Success payment structure
Rhino growth targetPayment
Rhino population growth is 0 or negative No success payment
Rhino population growth is 0-2% Success payment is 40% of US$13.76 million which equates to a total return on the bond of 1.79%
Rhino population growth is 2-4% Success payment is 80% of US$13.76 million which equates to a return of 2.49%
Rhino population growth is 4% of higher Success payment is US$13.76 million which equates to a return of 2.83%

Source: World Bank, 21 April 2022

Conservation Alpha will calculate the rhino growth rate and the Zoological Society of London will verify it.

According to Bennett, a combination of institutional investors and high net worth individuals bought the bond. Nuveen was the cornerstone investor and other buyers included AllianceBernstein, Blue Bay Asset Management, ASN Impact Investors, Mackenzie Investments, Azimut Investments and INGKA Investments.

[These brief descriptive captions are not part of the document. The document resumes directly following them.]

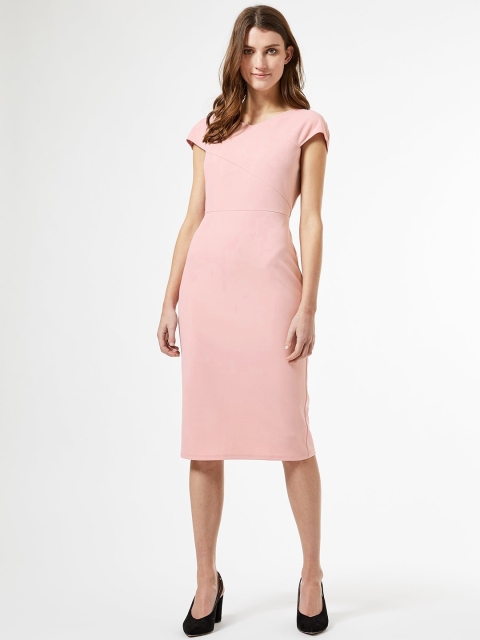 

DOROTHY PERKINS Women Peach-Coloured Solid Sheath Dress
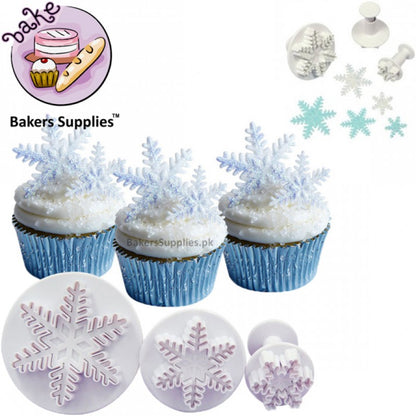SNOWFLAKE PLUNGER CUTTERS D-1 SET OF 3PCS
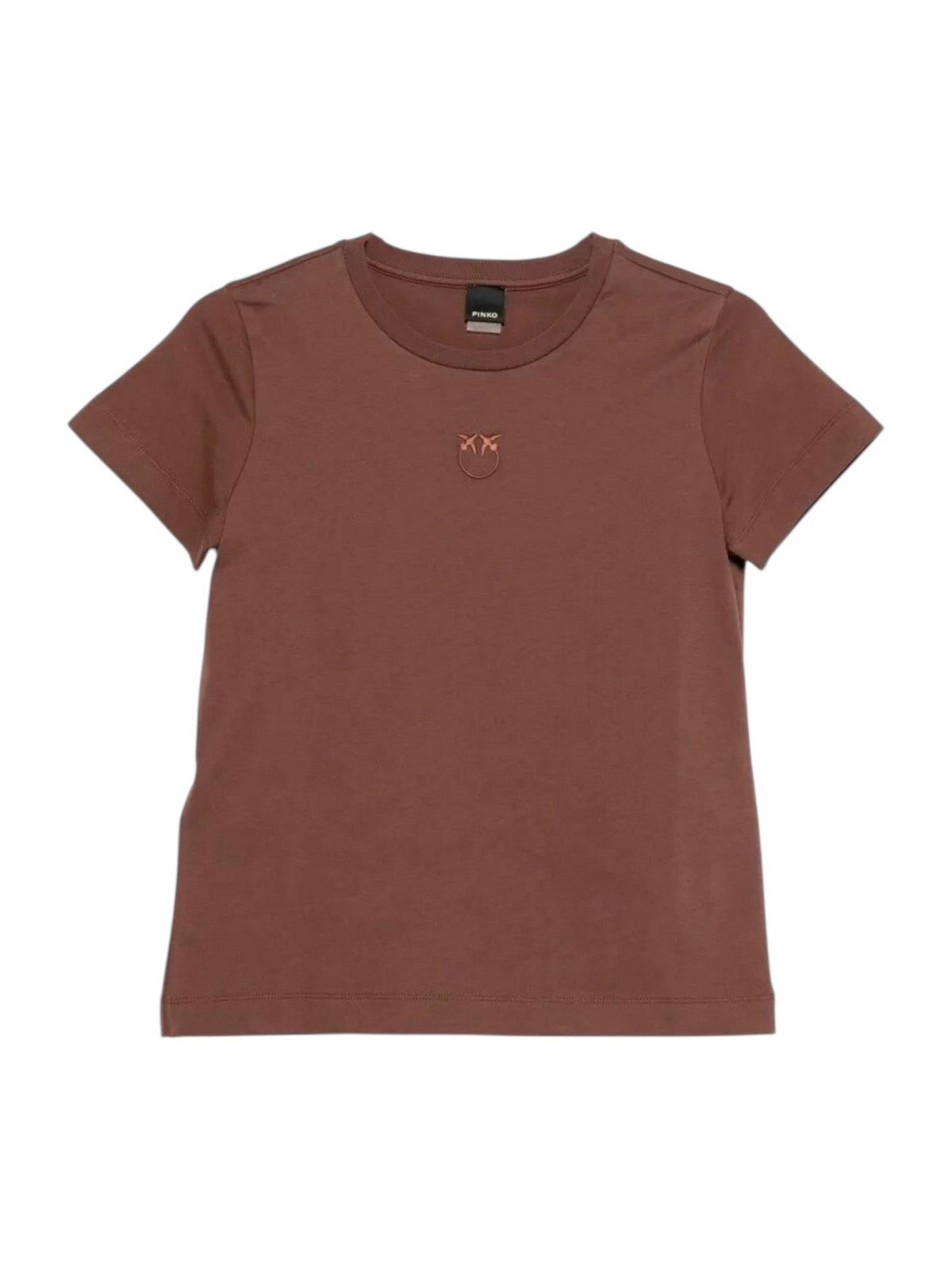 PINKO T-shirt Donna BUSSOLOTTO T-SHIRT 100355-A339 L78 MARRONE TERRA X PIANTE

Bennett comments: “It has been an interesting project to work on because we have essentially put the capital-market world together with conservation. When you look at biodiversity, many of the projects are not revenue-producing so they are traditionally funded by governments and donors. With the WCB we have passed the success risk to the capital markets.”

Heike Reichelt, head of investor relations and sustainable finance at World Bank in Washington, adds: “By doing this, we have created something that benefits conservation in South Africa without adding to the sovereign debt of the country.”

Although the metric for the success payment is rhino population growth, Bennett points out that there are other targets within the project, such as community development, job creation and the gender impact of those jobs which fall directly into World Bank’s remit of poverty alleviation. In addition, protecting the critically endangered black rhino population contributes directly to biodiversity by helping conserve an area of 153,000 hectares that is home to many other species, Bennett says.